→ SELECTED EXTRACT:
%%

Vanasco: This was one of the most devastating periods of my life. I got to the point where I questioned if my mom even loved me. I had to keep some of it funny for myself. I didn’t want it to be sad sad sad. That’s not fair to the reader, but I also turned to humor at times to distance myself from what was going on. That was how I coped.
Once I was excited about including Nicolas Cage, I had to think about how I could write him into the manuscript so that he’s hard to remove. I needed to do all I could to examine his importance, the layers of meaning, and how it relates to my conflict with my mom. There was a lot more Nicolas Cage initially and I had to pull back. What do I care if my mom thinks Nicolas Cage is a good actor, or whether she thinks he is handsome or not? It showed that I will argue with my mom about anything. When I include details like that, I want there to be some levity, but I’m also thinking [about] what it is saying about my relationship with my mom. I didn’t want it to be a lengthy memoir. It’s about silence so I wanted it to be quieter. And I’m writing it as my mother’s daughter. I can let in other parts of my identity, but what events are reflective of my relationship with my mom? An argument about Nicolas Cage, that’s about right.

%%

→ DATA EXTRACTS:
%%

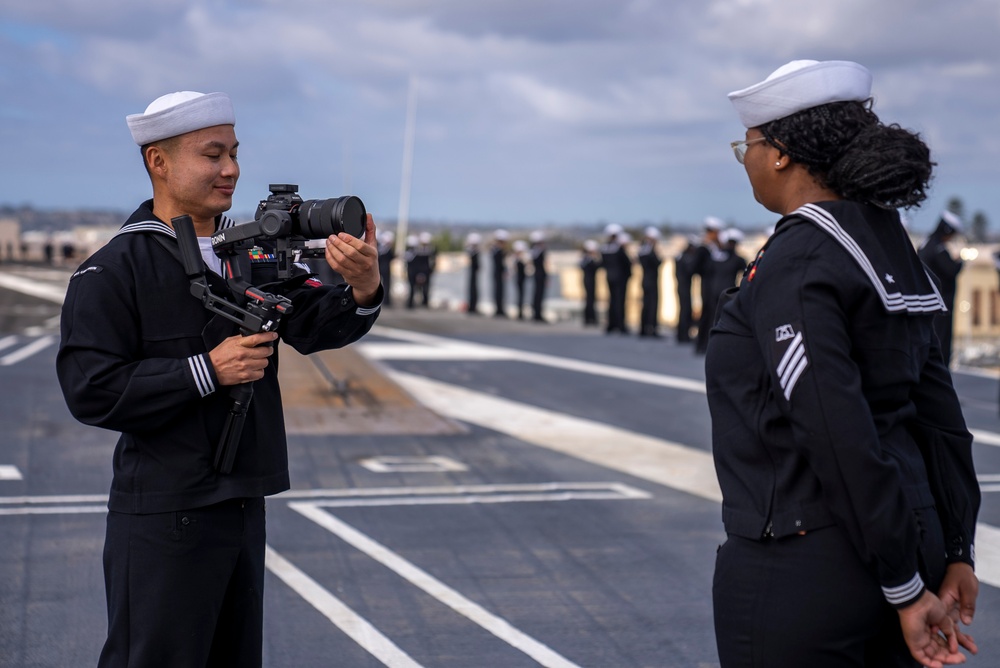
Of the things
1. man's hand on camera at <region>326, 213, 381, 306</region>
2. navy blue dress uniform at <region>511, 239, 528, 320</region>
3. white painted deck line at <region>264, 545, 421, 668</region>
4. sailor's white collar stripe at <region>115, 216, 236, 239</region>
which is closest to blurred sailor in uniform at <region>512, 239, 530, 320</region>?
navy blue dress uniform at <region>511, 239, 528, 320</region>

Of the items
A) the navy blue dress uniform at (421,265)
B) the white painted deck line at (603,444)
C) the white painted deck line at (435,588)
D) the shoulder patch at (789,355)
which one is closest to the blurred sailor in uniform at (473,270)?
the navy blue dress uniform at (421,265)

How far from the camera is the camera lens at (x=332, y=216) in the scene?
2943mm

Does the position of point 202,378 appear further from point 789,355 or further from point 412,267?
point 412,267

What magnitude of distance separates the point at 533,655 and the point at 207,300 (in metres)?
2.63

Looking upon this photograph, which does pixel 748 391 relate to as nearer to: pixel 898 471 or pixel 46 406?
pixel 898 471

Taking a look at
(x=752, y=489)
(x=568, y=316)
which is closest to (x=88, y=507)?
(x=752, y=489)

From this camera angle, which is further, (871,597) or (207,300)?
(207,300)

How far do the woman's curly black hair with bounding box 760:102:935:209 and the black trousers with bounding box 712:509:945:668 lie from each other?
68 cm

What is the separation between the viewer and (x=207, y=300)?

%%
%%

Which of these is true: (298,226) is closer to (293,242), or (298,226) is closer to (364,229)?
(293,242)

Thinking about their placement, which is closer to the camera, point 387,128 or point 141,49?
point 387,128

%%

→ TASKS FOR THIS EXERCISE:
1) Edit the interview excerpt by copying it from "Vanasco: This was" through "how I coped.", inclusive, with "devastating" replaced by "painful".
2) Answer these questions from the interview excerpt:
(a) What did Vanasco turn to at times to distance herself from what was going on?
(b) What is the memoir about, making Vanasco want it to be quieter?
(c) As whose daughter does Vanasco say the memoir is written?
Answer using only the interview excerpt.

→ SOLUTIONS BELOW:
1)
Vanasco: This was one of the most painful periods of my life. I got to the point where I questioned if my mom even loved me. I had to keep some of it funny for myself. I didn’t want it to be sad sad sad. That’s not fair to the reader, but I also turned to humor at times to distance myself from what was going on. That was how I coped.

2)
(a) Humor.
(b) Silence.
(c) Vanasco's mother's.